Given an integer array nums and an integer k, return the length of the shortest non-empty subarray of nums with a sum of at least k. If there is no such subarray, return -1.

A subarray is a contiguous part of an array.
 

Example 1:

Input: nums = [1], k = 1
Output: 1

Example 2:

Input: nums = [1,2], k = 4
Output: -1

Example 3:

Input: nums = [2,-1,2], k = 3
Output: 3

Constraints:

• $1<=nums.length<=10^5$
• $-10^5<=nums[i]<=10^5$
• $1<=k<=10^9$

From: LeetCode
Link: 862. Shortest Subarray with Sum at Least K

Solution:

Ideas:

• Prefix sum: Build an array pref[] where pref[i] = sum of first i elements.
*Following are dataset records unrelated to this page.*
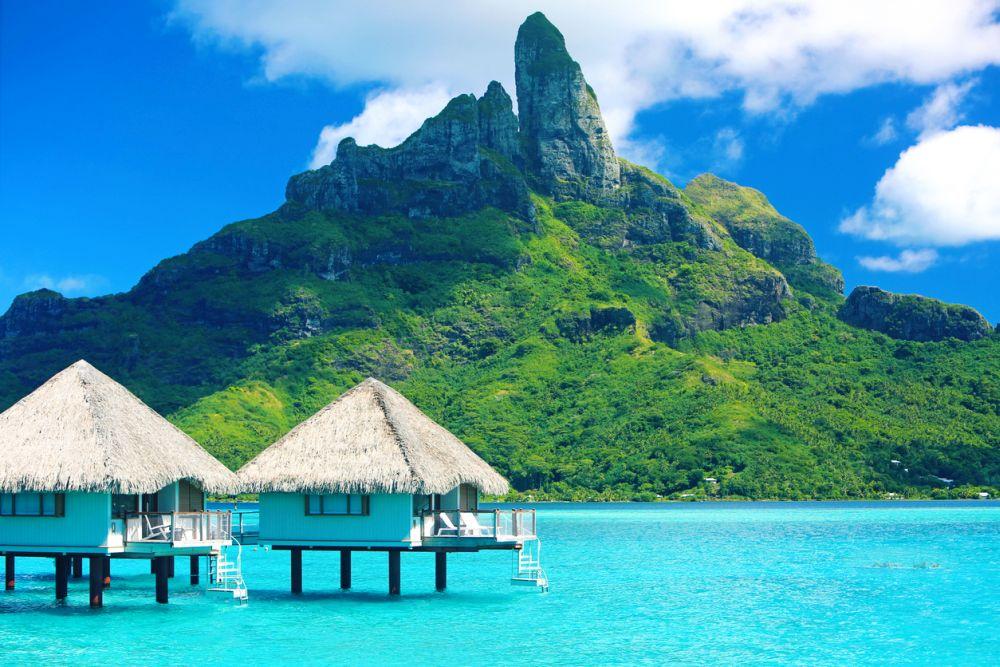 Спокойният Таити предлага по малко от всичко. Тази островна държава във Френска Полинезия е дом на невероятни плажове, зашеметяващи природни чудеса като водопади и интересни музеи, от които посетителите могат да научат историята на Таити.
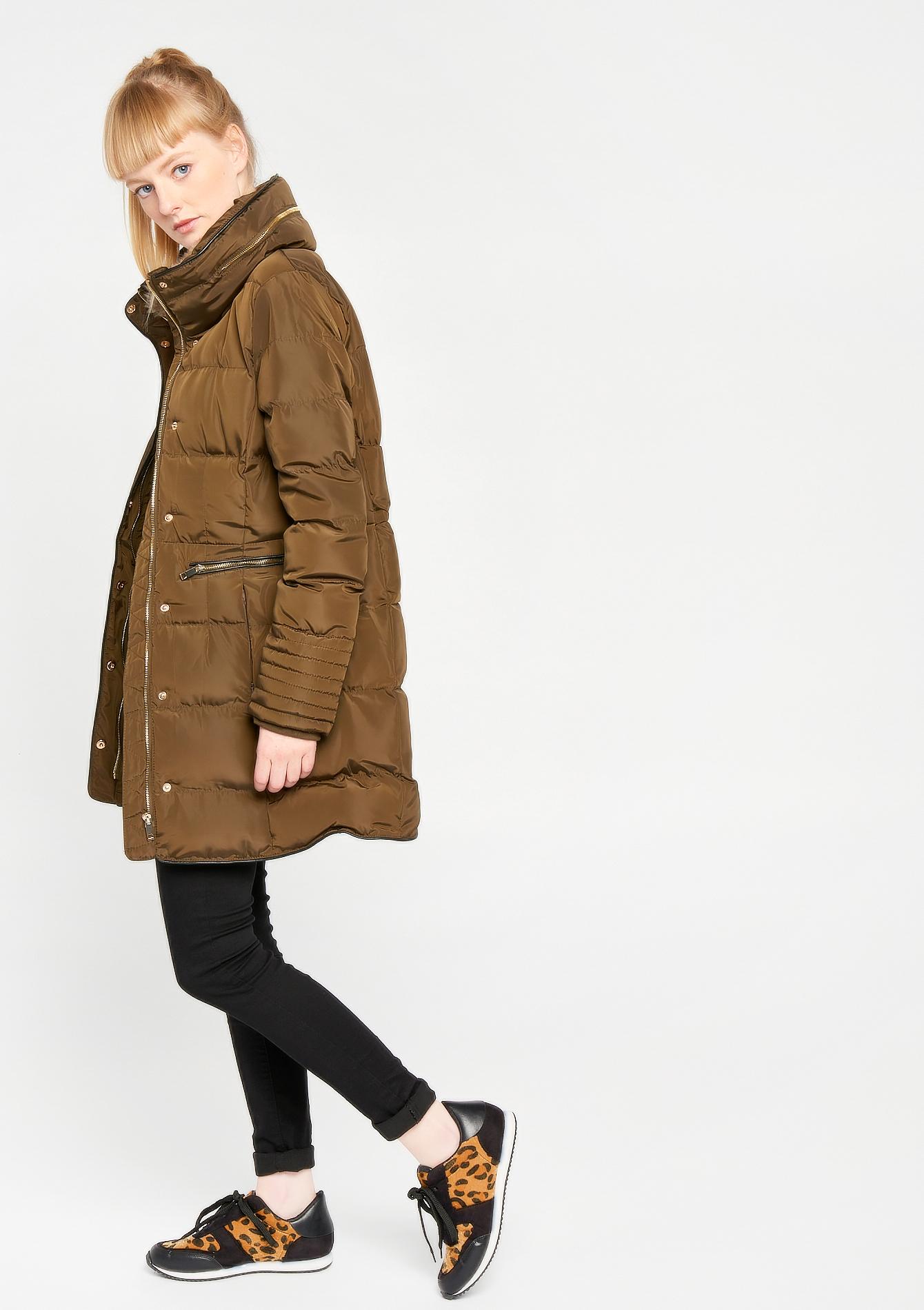 Halflange gewatteerde jas
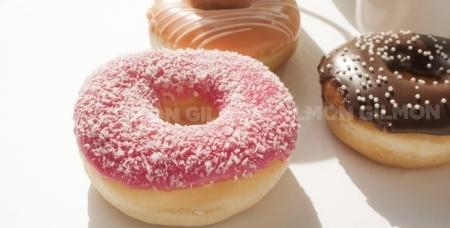 Вкуснейший набор из 6 пончиков от Fun Donuts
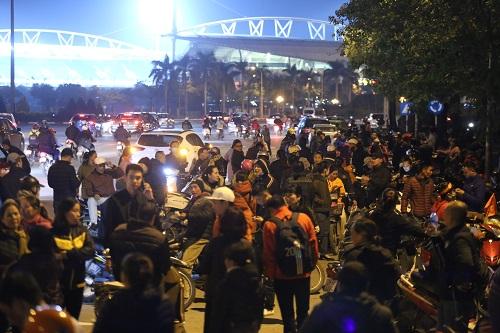 Khung cảnh tấp nập trước cổng Liên đoàn bóng đá Việt Nam. Ảnh: Gia Chính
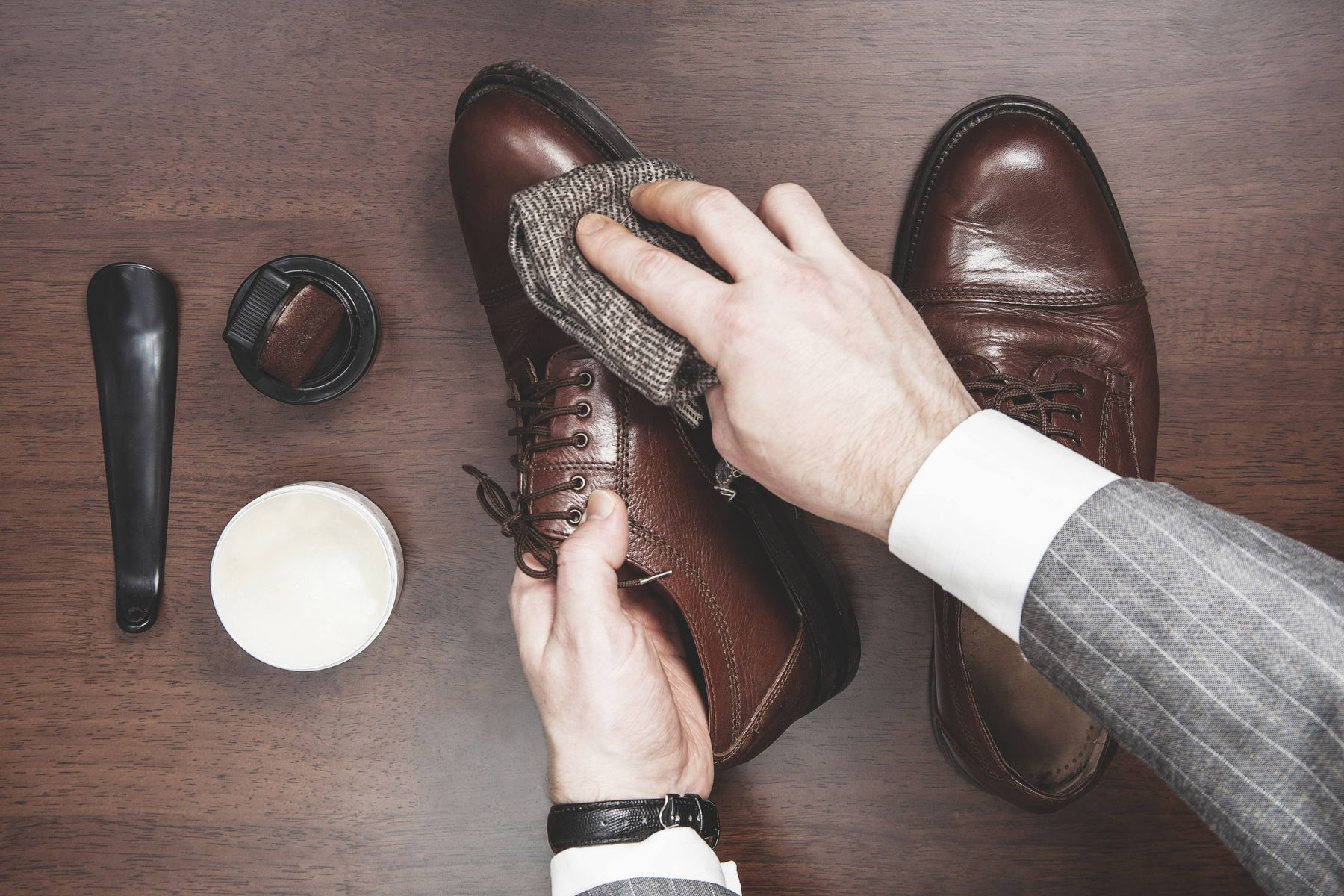 How to get clean and shiny leather shoes in less than 60 seconds.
• Key observation: Subarray sum from j to i-1 = pref[i] - pref[j].

• Goal: Find smallest (i - j) such that pref[i] - pref[j] >= k.

• Deque: Use a monotonic deque to store candidate indices j with increasing pref[j].

• Two rules:

  • Pop from front while condition satisfied (pref[i] - pref[dq[front]] >= k) → update answer.
  • Pop from back while current prefix ≤ last in deque (pref[i] <= pref[dq[back]]) → maintain increasing order.

• Result: The deque ensures we check only useful candidates, giving O(n) time.

• Final check: If answer ≤ numsSize, return it; else return -1.

Code:

int shortestSubarray(int* nums, int numsSize, int k) {
    // Prefix sums: pref[i] = sum of nums[0..i-1]
    long long *pref = (long long*)malloc((numsSize + 1) * sizeof(long long));
    pref[0] = 0;
    for (int i = 0; i < numsSize; ++i) pref[i + 1] = pref[i] + nums[i];

    // Monotonic deque of indices into pref[], storing increasing prefix sums
    int *dq = (int*)malloc((numsSize + 1) * sizeof(int));
    int head = 0, tail = 0;

    int ans = numsSize + 1;

    for (int i = 0; i <= numsSize; ++i) {
        // Try to shrink from the front while we meet the >= k condition
        while (head < tail && pref[i] - pref[dq[head]] >= k) {
            int len = i - dq[head];
            if (len < ans) ans = len;
            head++;
        }
        // Maintain increasing prefix sums in deque
        while (head < tail && pref[i] <= pref[dq[tail - 1]]) {
            tail--;
        }
        dq[tail++] = i;
    }

    free(pref);
    free(dq);
    return (ans <= numsSize) ? ans : -1;
}